**BRIEF:**
Retype, without alteration, each line from the line containing "From the camera's" to the final line of the records.

##### DATA FOR PROCESSING

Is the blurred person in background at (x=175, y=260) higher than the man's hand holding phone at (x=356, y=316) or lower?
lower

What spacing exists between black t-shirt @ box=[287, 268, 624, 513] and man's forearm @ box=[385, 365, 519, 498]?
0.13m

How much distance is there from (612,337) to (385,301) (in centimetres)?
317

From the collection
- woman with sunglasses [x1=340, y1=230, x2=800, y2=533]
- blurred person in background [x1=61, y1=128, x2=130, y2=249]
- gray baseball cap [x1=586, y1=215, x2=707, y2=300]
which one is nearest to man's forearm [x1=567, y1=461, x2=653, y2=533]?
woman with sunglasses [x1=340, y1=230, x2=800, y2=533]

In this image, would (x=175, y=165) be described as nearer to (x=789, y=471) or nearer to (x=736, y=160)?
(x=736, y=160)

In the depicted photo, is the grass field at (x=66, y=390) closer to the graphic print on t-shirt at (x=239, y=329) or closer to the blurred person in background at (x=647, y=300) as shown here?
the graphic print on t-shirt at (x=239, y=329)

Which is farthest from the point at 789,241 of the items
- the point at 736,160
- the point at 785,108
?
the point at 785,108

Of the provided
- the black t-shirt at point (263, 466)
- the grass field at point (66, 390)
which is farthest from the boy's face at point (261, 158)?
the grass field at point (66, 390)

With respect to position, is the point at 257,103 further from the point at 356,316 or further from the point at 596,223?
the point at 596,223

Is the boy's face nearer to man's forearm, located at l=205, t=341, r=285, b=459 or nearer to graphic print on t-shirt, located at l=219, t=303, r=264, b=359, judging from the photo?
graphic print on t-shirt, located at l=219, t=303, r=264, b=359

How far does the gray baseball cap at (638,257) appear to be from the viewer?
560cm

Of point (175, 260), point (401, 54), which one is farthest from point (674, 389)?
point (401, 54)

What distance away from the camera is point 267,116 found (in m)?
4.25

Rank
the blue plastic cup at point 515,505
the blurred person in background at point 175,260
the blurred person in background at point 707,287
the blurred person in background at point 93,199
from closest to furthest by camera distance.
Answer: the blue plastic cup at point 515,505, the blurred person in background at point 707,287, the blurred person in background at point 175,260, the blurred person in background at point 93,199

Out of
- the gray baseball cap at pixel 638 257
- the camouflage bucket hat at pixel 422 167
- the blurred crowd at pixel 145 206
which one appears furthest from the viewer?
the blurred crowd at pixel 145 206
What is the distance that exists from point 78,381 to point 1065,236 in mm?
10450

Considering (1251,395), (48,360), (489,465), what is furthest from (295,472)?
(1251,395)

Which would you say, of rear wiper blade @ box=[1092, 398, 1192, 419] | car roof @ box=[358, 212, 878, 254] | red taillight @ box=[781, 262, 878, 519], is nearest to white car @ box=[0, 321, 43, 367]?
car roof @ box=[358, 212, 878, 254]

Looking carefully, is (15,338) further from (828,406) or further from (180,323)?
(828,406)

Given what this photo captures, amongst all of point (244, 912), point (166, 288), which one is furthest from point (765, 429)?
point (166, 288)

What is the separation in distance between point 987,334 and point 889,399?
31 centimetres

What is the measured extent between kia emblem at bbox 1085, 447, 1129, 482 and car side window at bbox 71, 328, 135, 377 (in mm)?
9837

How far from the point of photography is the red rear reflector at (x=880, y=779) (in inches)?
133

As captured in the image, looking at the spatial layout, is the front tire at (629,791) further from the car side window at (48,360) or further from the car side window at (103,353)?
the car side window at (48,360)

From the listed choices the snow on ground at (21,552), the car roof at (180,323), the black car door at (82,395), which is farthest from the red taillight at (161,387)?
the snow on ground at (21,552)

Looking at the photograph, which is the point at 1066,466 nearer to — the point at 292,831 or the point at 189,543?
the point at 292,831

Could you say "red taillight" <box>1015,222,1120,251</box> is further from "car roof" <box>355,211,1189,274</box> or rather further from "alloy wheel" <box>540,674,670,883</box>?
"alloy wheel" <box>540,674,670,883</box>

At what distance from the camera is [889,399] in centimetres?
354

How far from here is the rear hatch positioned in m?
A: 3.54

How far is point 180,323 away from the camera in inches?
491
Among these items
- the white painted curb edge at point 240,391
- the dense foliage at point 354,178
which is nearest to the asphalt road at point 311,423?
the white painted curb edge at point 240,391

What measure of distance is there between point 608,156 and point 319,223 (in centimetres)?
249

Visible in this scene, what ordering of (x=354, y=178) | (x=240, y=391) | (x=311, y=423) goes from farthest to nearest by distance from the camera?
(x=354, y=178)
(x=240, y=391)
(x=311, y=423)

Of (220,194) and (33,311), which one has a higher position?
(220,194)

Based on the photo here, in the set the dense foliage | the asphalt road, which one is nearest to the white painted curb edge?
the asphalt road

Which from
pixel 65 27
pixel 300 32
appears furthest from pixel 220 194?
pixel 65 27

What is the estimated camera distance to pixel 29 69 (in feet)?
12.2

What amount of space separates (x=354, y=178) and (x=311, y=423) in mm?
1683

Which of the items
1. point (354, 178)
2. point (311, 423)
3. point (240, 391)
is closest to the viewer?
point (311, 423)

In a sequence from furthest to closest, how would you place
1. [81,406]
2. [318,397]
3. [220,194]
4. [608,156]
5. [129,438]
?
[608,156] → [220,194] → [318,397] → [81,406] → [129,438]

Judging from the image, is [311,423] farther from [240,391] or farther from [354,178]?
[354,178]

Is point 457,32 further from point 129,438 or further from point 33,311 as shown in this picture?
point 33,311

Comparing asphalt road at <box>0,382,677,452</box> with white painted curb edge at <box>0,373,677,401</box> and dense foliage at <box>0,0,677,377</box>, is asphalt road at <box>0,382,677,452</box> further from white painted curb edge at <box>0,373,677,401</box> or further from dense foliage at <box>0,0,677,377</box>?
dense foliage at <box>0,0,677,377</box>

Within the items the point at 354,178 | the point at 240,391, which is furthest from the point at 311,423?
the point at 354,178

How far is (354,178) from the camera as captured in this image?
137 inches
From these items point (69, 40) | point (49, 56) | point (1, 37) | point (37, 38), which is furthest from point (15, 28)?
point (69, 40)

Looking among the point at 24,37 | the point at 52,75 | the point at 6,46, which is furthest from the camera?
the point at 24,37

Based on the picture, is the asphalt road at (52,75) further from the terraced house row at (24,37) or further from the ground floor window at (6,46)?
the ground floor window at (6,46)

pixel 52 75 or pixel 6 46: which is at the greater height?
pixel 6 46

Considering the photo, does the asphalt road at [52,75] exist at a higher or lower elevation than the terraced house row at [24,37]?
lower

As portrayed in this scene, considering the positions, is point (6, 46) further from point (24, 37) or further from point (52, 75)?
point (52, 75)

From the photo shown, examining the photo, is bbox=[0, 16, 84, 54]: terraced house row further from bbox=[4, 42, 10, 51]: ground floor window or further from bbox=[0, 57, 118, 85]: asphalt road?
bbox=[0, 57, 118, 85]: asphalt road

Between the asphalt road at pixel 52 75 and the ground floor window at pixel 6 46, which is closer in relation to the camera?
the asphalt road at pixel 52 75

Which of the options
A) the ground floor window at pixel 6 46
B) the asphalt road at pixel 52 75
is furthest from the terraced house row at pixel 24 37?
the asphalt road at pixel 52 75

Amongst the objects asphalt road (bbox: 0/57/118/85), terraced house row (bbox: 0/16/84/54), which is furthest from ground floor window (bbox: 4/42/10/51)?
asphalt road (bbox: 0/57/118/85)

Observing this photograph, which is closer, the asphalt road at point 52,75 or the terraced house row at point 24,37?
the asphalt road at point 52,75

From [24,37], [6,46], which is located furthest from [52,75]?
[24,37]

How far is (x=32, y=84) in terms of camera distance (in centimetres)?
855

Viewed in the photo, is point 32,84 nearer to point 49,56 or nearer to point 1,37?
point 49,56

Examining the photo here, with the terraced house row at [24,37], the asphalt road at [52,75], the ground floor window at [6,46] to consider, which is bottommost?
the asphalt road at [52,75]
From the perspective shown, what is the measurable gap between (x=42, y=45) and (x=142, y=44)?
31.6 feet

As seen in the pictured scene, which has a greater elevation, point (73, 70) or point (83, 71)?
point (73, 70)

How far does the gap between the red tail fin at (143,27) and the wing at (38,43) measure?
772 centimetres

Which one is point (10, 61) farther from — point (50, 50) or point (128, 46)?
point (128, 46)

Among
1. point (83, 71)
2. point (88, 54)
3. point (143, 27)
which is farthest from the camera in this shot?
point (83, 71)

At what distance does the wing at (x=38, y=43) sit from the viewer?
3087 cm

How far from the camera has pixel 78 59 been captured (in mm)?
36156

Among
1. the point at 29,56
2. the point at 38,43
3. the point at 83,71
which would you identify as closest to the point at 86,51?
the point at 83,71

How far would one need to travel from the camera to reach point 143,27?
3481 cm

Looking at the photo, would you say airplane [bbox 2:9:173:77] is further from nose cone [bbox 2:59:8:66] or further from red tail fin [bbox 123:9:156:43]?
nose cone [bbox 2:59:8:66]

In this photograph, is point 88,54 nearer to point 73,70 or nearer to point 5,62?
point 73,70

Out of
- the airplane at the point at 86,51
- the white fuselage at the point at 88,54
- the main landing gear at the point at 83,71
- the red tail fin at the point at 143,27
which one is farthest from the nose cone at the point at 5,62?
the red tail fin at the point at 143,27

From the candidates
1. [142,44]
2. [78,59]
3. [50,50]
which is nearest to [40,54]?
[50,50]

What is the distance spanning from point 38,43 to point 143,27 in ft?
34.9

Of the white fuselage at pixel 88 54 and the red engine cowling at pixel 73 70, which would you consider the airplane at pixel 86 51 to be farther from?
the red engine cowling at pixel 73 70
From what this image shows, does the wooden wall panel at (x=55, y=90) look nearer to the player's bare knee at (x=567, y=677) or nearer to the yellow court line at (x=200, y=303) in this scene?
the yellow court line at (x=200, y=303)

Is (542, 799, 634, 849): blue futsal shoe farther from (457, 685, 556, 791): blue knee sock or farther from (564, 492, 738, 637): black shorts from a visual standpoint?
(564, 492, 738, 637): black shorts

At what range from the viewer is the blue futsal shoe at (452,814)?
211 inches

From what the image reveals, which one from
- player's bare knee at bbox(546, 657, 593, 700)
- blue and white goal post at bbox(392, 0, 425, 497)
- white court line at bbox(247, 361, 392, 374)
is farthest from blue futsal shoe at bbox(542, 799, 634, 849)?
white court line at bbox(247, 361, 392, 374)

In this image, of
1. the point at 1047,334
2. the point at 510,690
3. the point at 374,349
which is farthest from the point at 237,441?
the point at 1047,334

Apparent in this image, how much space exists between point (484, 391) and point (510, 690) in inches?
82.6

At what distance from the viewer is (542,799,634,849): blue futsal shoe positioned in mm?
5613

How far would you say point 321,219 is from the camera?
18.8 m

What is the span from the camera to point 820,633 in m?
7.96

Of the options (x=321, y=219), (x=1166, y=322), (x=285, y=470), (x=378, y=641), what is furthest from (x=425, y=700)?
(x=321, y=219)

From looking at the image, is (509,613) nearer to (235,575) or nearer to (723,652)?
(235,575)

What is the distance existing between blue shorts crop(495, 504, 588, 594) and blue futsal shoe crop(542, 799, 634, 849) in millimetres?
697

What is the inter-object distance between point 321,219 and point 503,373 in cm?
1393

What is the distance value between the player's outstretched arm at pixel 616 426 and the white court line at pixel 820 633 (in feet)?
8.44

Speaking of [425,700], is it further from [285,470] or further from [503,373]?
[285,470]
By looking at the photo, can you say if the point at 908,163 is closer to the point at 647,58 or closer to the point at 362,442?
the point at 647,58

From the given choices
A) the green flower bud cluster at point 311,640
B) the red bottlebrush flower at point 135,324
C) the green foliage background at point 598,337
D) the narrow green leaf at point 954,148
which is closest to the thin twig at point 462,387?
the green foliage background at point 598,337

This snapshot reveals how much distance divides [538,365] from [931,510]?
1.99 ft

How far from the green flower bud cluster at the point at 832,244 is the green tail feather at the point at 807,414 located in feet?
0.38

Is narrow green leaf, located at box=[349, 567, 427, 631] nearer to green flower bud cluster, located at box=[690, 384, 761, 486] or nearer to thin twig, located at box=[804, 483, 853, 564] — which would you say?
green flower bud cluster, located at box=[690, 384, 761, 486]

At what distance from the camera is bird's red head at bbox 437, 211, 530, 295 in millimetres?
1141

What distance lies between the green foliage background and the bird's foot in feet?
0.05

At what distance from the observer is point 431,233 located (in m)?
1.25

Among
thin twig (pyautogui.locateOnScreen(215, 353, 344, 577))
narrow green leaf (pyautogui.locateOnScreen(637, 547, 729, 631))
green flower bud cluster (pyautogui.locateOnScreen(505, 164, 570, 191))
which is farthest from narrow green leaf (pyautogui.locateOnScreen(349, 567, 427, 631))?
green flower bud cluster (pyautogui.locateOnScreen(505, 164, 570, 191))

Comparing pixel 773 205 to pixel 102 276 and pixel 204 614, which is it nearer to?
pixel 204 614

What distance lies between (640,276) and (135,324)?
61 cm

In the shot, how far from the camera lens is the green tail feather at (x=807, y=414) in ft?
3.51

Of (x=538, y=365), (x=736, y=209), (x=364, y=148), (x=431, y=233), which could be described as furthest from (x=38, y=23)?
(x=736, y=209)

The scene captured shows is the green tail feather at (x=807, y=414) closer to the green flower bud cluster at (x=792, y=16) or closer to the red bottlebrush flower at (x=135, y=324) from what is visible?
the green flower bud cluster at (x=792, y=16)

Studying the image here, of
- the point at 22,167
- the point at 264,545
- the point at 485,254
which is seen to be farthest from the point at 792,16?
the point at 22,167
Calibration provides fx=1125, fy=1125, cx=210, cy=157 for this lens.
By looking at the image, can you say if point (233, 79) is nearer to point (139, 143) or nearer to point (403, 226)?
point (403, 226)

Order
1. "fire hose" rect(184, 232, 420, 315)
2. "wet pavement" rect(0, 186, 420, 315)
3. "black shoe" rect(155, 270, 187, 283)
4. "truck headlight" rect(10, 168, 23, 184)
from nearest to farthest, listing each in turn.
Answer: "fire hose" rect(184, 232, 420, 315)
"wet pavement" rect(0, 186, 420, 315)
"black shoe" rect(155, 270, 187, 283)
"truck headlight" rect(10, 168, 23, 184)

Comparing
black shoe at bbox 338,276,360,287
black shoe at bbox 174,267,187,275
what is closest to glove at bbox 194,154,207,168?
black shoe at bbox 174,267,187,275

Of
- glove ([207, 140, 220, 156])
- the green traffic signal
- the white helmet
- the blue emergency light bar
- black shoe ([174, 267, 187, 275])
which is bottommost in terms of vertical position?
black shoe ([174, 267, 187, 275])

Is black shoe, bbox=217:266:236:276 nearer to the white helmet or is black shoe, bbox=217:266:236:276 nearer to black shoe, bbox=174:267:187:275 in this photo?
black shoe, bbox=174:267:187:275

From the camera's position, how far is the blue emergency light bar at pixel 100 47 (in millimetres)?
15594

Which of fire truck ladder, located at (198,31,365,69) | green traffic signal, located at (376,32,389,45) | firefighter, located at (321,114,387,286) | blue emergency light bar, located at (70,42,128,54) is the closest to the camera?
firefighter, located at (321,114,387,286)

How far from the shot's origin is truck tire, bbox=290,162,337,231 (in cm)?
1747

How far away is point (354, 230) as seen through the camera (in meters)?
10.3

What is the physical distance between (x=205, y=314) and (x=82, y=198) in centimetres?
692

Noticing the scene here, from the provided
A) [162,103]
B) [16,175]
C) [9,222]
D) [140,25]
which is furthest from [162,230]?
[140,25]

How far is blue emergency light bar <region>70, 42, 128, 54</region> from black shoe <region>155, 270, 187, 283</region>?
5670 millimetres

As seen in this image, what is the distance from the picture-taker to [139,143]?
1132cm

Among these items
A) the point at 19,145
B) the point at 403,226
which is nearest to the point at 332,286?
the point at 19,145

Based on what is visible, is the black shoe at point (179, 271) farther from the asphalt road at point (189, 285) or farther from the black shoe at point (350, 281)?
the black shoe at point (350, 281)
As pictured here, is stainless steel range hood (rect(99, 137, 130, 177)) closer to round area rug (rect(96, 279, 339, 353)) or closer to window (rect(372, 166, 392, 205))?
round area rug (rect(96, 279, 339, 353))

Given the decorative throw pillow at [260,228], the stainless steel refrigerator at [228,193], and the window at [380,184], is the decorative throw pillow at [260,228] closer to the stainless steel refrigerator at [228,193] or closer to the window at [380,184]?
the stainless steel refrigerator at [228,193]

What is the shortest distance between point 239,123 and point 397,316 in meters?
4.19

##########

**EXERCISE ANSWER:**
From the camera's position, how far is the blue emergency light bar at pixel 100 47 (in millimetres)?
15594

Which of fire truck ladder, located at (198,31,365,69) | green traffic signal, located at (376,32,389,45) | firefighter, located at (321,114,387,286) | blue emergency light bar, located at (70,42,128,54) is the closest to the camera?
firefighter, located at (321,114,387,286)

How far from the shot's origin is truck tire, bbox=290,162,337,231 (in cm)?
1747

How far away is point (354, 230) as seen through the camera (in meters)?
10.3

What is the physical distance between (x=205, y=314) and (x=82, y=198) in centimetres?
692

Noticing the scene here, from the provided
A) [162,103]
B) [16,175]
C) [9,222]
D) [140,25]
which is furthest from [162,230]?
[140,25]

How far is blue emergency light bar <region>70, 42, 128, 54</region> from black shoe <region>155, 270, 187, 283</region>?
5670 millimetres

As seen in this image, what is the distance from the picture-taker to [139,143]?
1132cm

Among these items
A) the point at 19,145
B) the point at 403,226
which is nearest to the point at 332,286?
the point at 19,145

Based on what is visible, is the black shoe at point (179, 271) farther from the asphalt road at point (189, 285) or farther from the black shoe at point (350, 281)?
the black shoe at point (350, 281)
As pictured here, is stainless steel range hood (rect(99, 137, 130, 177)) closer to round area rug (rect(96, 279, 339, 353)) or closer to window (rect(372, 166, 392, 205))?
round area rug (rect(96, 279, 339, 353))

Given the decorative throw pillow at [260,228], the stainless steel refrigerator at [228,193], and the window at [380,184], is the decorative throw pillow at [260,228] closer to the stainless steel refrigerator at [228,193] or closer to the window at [380,184]?
the stainless steel refrigerator at [228,193]

What is the shortest distance between point 239,123 and point 397,316 in meters?
4.19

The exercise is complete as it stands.